If he was referring to the school system only, maybe he was correct in calling it a black community. But as you and I well know, that particular mindset is the prevailing one for everything else related to Dougherty County. Blacks make up the majority of our county - the numbers prove that - but to call it a "black community" is misleading. Our school board members aren't in the position they're in to stick up for a certain ethnicity.
I am confused as to whether or not you are in agreement with me. My comment is only "racial" in that I mentioned this election being turned into a racial issue. I have no preference for a black or white person to be on the board - only those who sincerely want the best for DCSS.
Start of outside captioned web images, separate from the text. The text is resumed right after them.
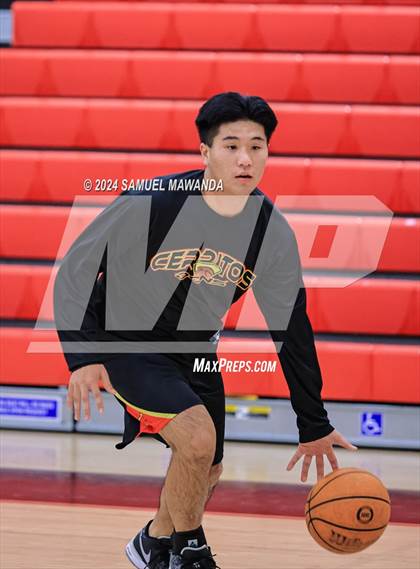 Thumbnail 3 in Sierra Canyon vs Cerritos photogallery.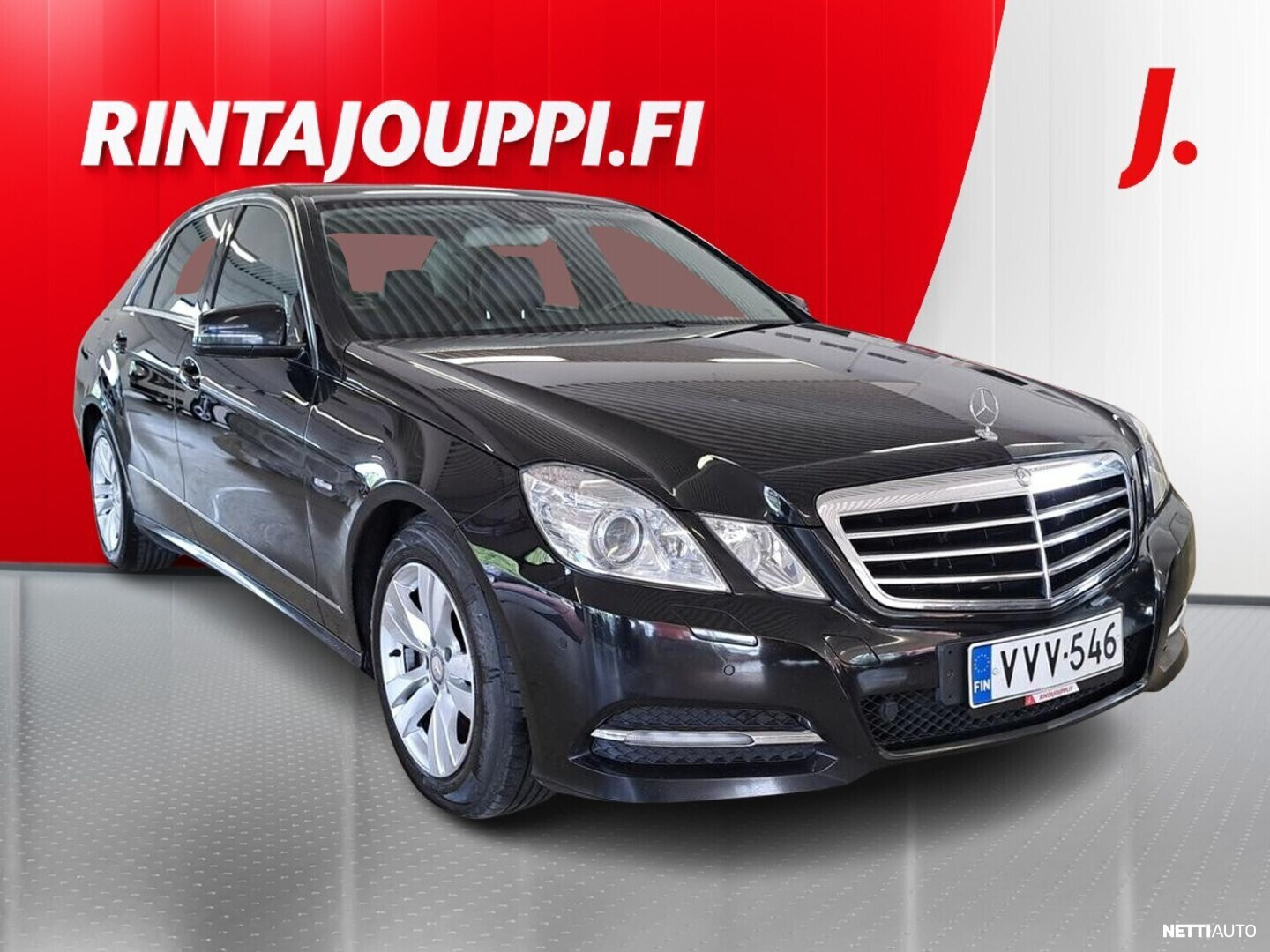 Mercedes-Benz E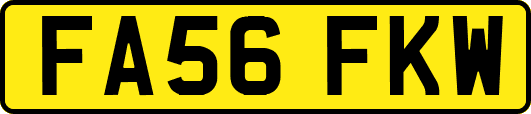 FA56FKW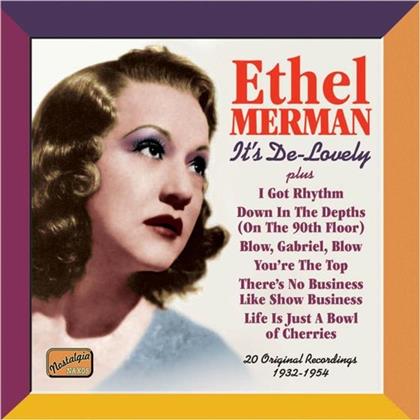 Ethel Merman - It's De-Lovely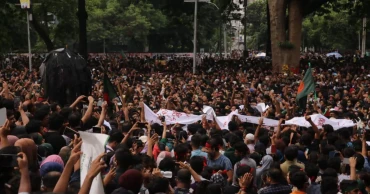 Anti-Discrimination Student Movement announces one-point demand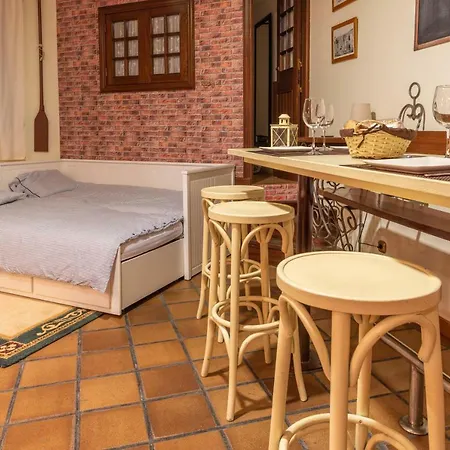 A Escalinata Apartamento-loft Apartamento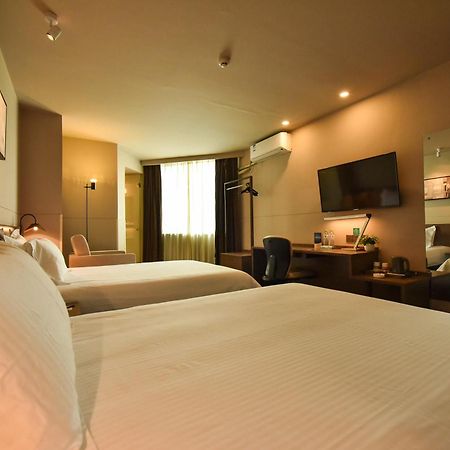 Jinjiang Inn Haikou Binhai Avenue Qilou Old Street Eksteriør bilde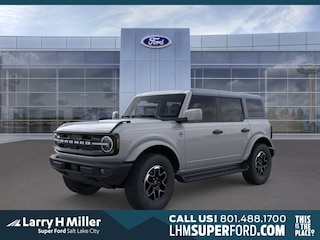 New 2026 Ford Bronco Outer Banks SUV Salt Lake City, UT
I agree with Terry. The crowd was surprisingly respectful. There were a few "outbursts" which the moderator did well in taking care of. The crowd was largely in support of Rev. Heard in my opinion. And I base that sheerly on crowd reaction. I felt like most people didn't want to take Dr Price seriously because of Rev. Heard's reputation in and around the area of Albany where the debate was held, but she held her own and I admire her for even showing up.
I was in attendance and think Dr. Price summed it up best in her closing arguments: "My only question is: if I had not defeated the incumbent, would we be sitting here tonight? I think the answer is clear."
Others have clearly made this a racial issue and it shouldn't be one. At all. Rev. Heard said tonight the black community is responsible for fixing the black community's problems and others can only "chip-in". Albany is NOT a "black community"; it is a community of people. Period.